TASK SET —
(a) Answer these from the SARS news article:
(i) What trip did a junior-high school band cancel?
(ii) How many suspected cases have been identified in the Seattle area since Friday?
(iii) What job does the 44-year-old suspected case hold?
(b) Name every suspected SARS case the Seattle news article describes, giving the age and any other detail stated for each.
(c) Carry on the SARS news article from its last sentence.

Worries over mystery virus chill Seattle's ties with Asian cities


The Oregonian

Seattle health officials are scrambling to diagnose the worried people filling hospital emergency rooms as local business travelers rethink Asian itineraries and a junior-high school band cancels its dream trip to China.

Four suspected cases of a mystery virus are rattling Puget Sound, where the daily tide of commerce is rife with people and goods from Asian cities in which the potentially deadly respiratory disease is most prevalent.

It's way too soon to assess what physical, psychological or financial toll that severe acute respiratory syndrome, or SARS, will have on the region. But with four suspected cases identified in the Seattle area since Friday, fear of the pneumonialike disease is spreading fast.

The two latest cases involve two brothers -- ages 3 and 5 -- who recently returned from the China's Guangdong province. The two boys' cases were not considered life-threatening, nor were two earlier cases concerning a 2-year-old boy and a 44-year-old container-ship worker.

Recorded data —

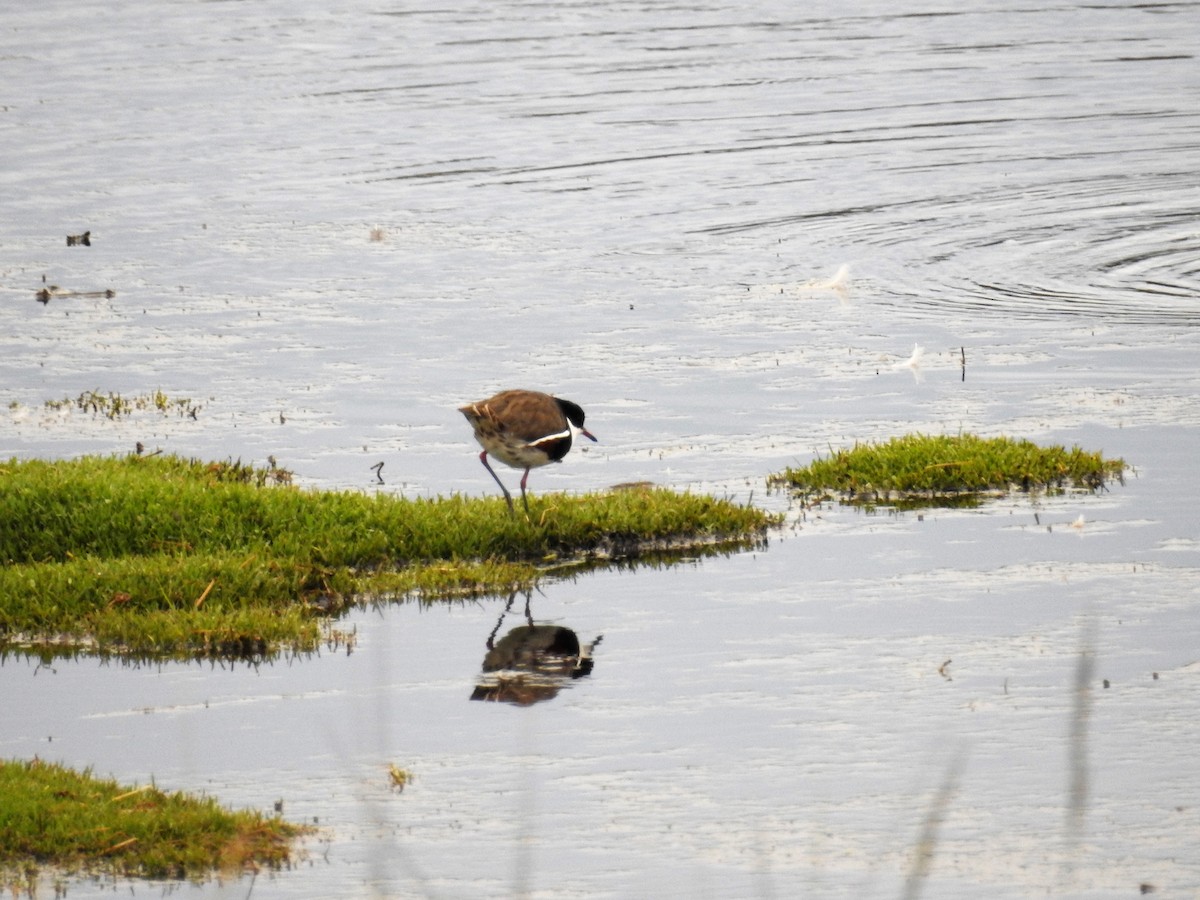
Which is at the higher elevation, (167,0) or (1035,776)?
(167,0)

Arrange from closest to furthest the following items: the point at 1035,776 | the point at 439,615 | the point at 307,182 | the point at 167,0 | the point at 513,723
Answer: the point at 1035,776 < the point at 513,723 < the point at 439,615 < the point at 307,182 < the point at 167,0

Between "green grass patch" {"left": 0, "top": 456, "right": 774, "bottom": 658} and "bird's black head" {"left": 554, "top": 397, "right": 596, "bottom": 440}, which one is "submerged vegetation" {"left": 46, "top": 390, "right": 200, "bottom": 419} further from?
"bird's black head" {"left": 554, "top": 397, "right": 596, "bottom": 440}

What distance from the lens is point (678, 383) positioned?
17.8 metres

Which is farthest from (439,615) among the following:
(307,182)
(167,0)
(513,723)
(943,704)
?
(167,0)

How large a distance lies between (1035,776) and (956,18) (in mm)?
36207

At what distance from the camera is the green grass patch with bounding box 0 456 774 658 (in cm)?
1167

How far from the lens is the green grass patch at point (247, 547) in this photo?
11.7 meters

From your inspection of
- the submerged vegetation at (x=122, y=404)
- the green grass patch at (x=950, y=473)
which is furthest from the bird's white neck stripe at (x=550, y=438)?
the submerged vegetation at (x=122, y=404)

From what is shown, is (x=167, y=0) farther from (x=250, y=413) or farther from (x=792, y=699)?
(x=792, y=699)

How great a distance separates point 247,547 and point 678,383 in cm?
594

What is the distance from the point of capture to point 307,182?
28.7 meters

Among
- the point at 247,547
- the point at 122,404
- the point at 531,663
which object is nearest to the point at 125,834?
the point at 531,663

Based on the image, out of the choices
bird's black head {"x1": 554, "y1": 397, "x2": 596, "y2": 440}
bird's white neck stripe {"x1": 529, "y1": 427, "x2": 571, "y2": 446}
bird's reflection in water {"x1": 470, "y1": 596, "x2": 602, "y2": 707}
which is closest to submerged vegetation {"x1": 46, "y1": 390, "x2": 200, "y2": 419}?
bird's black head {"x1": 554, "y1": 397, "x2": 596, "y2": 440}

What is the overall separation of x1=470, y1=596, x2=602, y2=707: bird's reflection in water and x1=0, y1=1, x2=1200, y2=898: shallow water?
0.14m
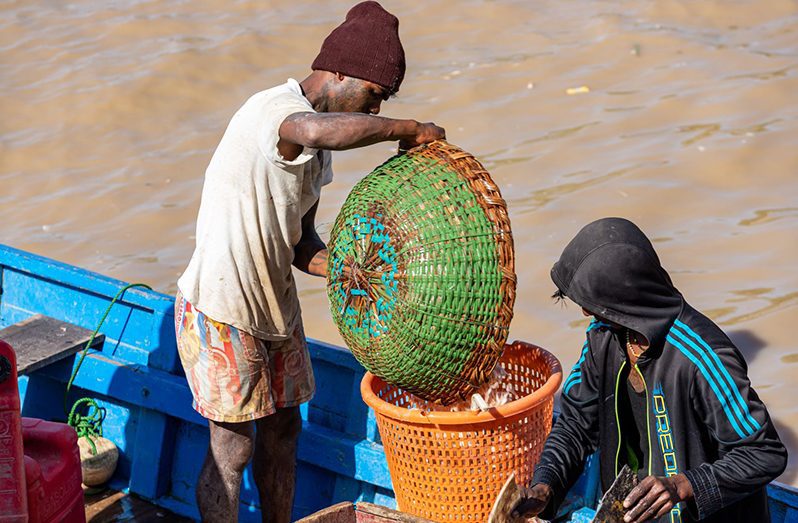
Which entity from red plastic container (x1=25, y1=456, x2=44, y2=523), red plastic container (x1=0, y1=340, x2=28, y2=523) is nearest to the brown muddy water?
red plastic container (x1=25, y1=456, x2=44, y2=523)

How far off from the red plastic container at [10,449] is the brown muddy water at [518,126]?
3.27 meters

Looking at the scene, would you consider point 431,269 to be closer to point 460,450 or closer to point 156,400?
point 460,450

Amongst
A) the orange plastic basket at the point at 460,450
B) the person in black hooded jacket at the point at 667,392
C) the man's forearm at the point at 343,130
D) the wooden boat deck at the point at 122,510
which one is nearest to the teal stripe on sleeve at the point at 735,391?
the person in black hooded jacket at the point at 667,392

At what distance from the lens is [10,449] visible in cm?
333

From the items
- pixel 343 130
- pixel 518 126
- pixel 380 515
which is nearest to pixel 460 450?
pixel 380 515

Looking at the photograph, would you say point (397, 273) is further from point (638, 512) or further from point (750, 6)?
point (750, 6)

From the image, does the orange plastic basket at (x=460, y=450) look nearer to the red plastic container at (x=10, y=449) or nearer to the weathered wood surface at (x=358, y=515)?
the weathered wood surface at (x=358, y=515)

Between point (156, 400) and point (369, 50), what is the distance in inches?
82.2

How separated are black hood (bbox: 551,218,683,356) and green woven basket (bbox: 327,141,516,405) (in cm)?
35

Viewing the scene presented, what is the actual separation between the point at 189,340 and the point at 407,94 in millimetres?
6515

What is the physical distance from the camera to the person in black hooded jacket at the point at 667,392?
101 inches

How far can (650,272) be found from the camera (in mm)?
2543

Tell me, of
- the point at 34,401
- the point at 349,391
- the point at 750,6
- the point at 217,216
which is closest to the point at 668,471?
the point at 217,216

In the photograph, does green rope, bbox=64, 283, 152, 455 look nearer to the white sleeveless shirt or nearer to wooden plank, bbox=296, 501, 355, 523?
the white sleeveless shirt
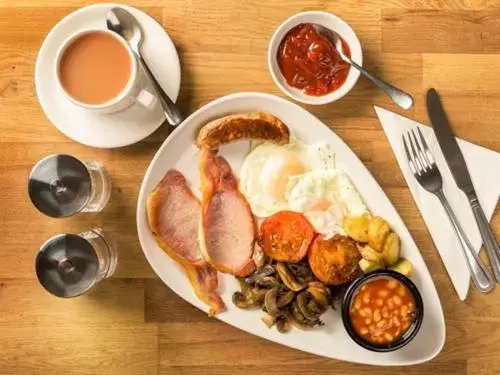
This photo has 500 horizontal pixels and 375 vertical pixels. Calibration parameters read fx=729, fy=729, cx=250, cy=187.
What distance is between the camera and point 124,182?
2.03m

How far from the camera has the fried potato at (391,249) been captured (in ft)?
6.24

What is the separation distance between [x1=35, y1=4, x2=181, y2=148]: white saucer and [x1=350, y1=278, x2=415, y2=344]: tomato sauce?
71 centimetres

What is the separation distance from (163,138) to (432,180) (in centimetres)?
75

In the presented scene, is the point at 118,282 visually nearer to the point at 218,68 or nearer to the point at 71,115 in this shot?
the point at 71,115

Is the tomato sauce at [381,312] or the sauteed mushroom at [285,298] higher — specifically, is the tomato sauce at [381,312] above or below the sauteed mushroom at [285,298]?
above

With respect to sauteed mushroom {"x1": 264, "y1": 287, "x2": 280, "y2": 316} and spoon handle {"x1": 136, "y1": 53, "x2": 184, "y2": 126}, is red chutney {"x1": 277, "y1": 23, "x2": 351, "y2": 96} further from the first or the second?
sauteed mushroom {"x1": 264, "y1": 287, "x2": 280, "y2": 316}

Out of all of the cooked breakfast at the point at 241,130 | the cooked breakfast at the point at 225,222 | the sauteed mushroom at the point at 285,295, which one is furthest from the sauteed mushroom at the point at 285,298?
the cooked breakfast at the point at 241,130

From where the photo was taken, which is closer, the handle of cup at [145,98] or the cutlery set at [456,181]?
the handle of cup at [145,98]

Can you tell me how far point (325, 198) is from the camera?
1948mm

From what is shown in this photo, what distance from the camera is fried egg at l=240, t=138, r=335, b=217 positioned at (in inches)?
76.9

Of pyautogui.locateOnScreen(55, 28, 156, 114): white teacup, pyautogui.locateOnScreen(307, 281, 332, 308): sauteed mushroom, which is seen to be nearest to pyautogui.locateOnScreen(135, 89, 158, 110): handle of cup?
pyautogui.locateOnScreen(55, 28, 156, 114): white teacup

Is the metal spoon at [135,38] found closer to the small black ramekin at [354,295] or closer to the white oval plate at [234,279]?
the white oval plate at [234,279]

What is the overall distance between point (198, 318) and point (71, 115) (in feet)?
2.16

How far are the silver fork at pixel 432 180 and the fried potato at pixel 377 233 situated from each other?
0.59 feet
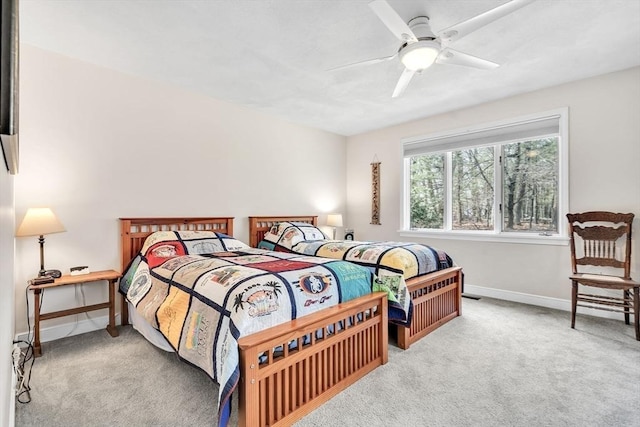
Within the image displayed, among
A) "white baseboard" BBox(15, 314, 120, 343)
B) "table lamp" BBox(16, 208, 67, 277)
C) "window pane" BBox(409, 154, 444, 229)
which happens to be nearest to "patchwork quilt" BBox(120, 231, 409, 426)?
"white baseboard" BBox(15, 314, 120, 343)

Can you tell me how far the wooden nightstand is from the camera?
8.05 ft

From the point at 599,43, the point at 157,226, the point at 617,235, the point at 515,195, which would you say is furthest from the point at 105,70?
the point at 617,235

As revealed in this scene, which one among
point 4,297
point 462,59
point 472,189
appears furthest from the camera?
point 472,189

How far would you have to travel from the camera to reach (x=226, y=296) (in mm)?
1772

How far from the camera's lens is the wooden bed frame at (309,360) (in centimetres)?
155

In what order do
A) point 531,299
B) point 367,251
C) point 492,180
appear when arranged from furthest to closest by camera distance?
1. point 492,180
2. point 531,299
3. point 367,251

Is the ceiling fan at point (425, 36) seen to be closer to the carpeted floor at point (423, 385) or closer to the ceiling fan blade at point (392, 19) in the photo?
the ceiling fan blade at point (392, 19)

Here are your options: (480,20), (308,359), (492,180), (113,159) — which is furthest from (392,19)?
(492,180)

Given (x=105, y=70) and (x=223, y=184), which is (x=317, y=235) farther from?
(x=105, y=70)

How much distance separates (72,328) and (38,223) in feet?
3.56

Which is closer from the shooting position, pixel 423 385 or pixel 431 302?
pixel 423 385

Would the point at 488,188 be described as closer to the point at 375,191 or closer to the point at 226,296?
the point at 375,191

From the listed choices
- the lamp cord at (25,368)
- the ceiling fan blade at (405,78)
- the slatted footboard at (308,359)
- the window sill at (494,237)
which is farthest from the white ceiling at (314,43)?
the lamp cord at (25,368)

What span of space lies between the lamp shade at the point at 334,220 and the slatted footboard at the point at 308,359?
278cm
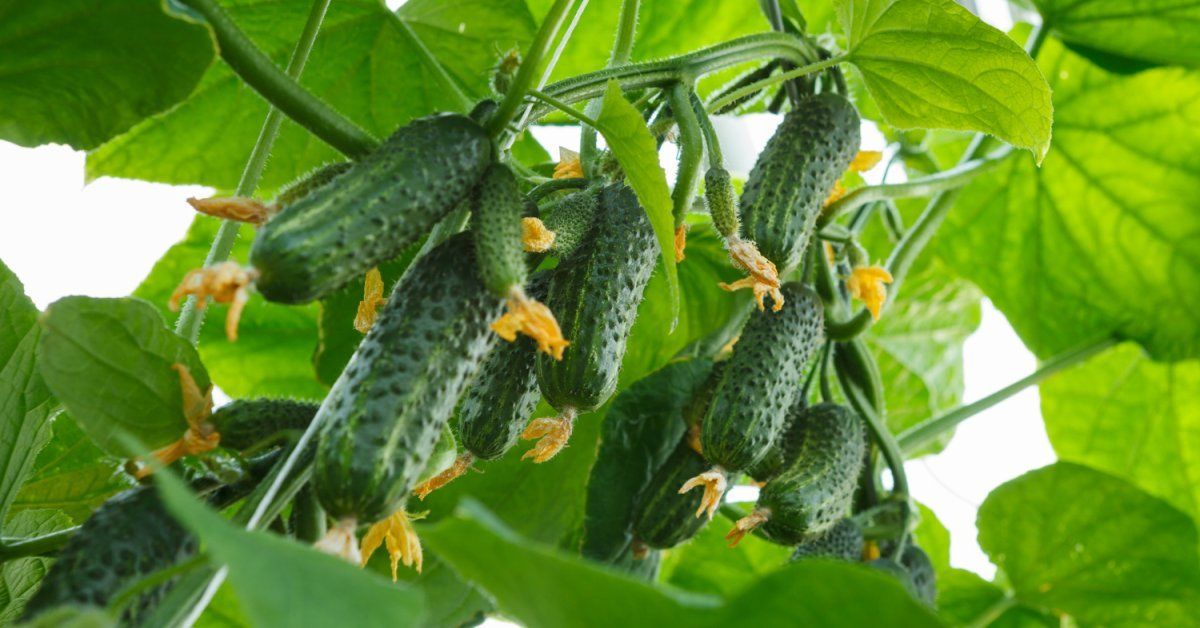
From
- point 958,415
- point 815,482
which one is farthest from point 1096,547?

ANSWERS BY ITEM NUMBER —
(a)
(i) Its dream trip to China.
(ii) Four.
(iii) Container-ship worker.

(b)
- A 3-year-old boy, one of two brothers recently returned from China's Guangdong province
- A 5-year-old boy, the other brother recently returned from China's Guangdong province
- A 2-year-old boy
- A 44-year-old container-ship worker

(c)
Although Seattle's response to SARS escalates, it remains mild compared to the reaction further north in Vancouver, B.C., where 18 suspected cases have prompted some residents to wear surgical masks around the city. Canadian health officials said Wednesday they hope to open a SARS-only clinic so the "worried well" stop clogging emergency rooms.

In Hong Kong, where SARS fears are perhaps highest, more than 200 suspected cases were quarantined in isolation camps. As of last count, more than 2,200 people, mostly Asians, had been infected worldwide. At least 78 people have died -- none in the United States.

SARS fears are driven in part because it has such generic symptoms -- a fever over 100.4, respiratory troubles and recent Asian travels. Another fear factor is the fact health officials still don't know what it is, how to confirm its existence or how to cure it.

Puget Sound is as linked to Asia as perhaps any region in the country. Washington state is the nation's fifth biggest exporter -- Oregon ranks about 25th -- with Japan, China and Singapore being its three largest trade partners.

Asia is a routine destination for Puget Sound business travelers and vice versa for Asian travelers who frequent Seattle-Tacoma International Airport on 25 flights a week from Tokyo, Taipei and Seoul. The flights routinely carry passengers from SARS-effected cities, so all incoming passengers are screened by health officials before they are allowed off the jets.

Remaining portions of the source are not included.